The main purpose of this project is to give you an opportunity to use your priority queue to determine which words are the most frequently used in reddit post. A second purpose is to give you the opportunity to find trends in the usage of particular words over 8 years of Reddit posts.


Tasks

  1. FindCommonWords - create a FindCommonWords class that allows you to read in a word count file and report the the most common words. There are two ways to design this class.
    1. You could use a WordCounter to read the word count file and store the word-value pairs so that you can look them up by key. Then use your PriorityQueue (PQHeap<KeyValuePair<String,Integer>>) to store the pairs and retrieve them in order from highest count to lowest count (i.e. the Comparator will need to operate on KeyValuePairs, but use the Value to do the comparison).
    2. Write code in FindCommonWords that reads in a word count file and puts the key-value pairs directly into a PQHeap.

    Test your class using counts_short.txt. Debug it until it works perfectly.

    Run your code on at least one set of Reddit comments and report the 10 most frequent words.

  2. FindTrends - create a FindTrends class that allows you to determine the frequency of a specific set of words in a set of words. For example, you could use command line arguments to specify the names of multiple word count files and then a set of words to search for in those files.

    Report the frequency for each word in each file. Note that it is important to report the frequency, rather than the count, because each file has a different number of words.

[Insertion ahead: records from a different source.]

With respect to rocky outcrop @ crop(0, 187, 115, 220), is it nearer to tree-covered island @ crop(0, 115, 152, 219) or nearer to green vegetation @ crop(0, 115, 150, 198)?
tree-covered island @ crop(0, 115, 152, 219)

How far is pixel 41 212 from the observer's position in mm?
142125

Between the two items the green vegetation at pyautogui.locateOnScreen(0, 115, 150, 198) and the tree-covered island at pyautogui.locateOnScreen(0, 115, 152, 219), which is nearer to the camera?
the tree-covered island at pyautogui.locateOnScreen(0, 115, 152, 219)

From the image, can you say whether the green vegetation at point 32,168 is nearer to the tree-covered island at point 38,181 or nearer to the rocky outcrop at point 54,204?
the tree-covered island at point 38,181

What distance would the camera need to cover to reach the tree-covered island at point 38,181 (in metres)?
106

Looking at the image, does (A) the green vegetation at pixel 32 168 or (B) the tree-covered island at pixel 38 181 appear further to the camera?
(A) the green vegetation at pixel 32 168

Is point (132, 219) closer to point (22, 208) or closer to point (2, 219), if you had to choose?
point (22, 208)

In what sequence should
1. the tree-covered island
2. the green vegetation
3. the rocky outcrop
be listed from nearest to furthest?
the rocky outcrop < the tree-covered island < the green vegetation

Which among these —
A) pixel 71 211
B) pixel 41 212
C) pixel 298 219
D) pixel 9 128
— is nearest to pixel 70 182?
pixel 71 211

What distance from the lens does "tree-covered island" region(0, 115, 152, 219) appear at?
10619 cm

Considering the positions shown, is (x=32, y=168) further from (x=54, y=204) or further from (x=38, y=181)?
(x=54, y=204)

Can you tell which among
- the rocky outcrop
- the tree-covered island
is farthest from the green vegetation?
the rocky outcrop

    For example, you could design your main program to require inputs formatted according to this usage statement:

    USAGE java FindTrends <WordCountBaseFilename> <WordCountNumberBegin> <WordCountNumberEnd> <interestingWord1> <interestingWord2> ...
     where <WordCountBaseFilename> contains the text part of the name of 
     each WordCount file you want to analyze.
     and <WordCountNumberBegin> refers to the first number 
     and <WordCountNumberEnd> refers to the last number  in the range of word files you want to analyze.
     <interestingWord1> <interestingWord2> ... is the list of words you want to analyze.
    
    To generate the graph shown on the left, I used this command and output:

    The text is small, so here is the command again, in larger font:

    java -Xmx512m  FindTrends ../proj07/counts_reddit_comments_ 2008 2015 snapchat uber tesla microsoft apple yahoo
    

    I then copy-pasted the output to an Excel spreadsheet, added years as column headers, and plotted the results as lines. I tried this for several files and found that some times I needed to press the "Switch Plot" button to switch which were rows and which were columns.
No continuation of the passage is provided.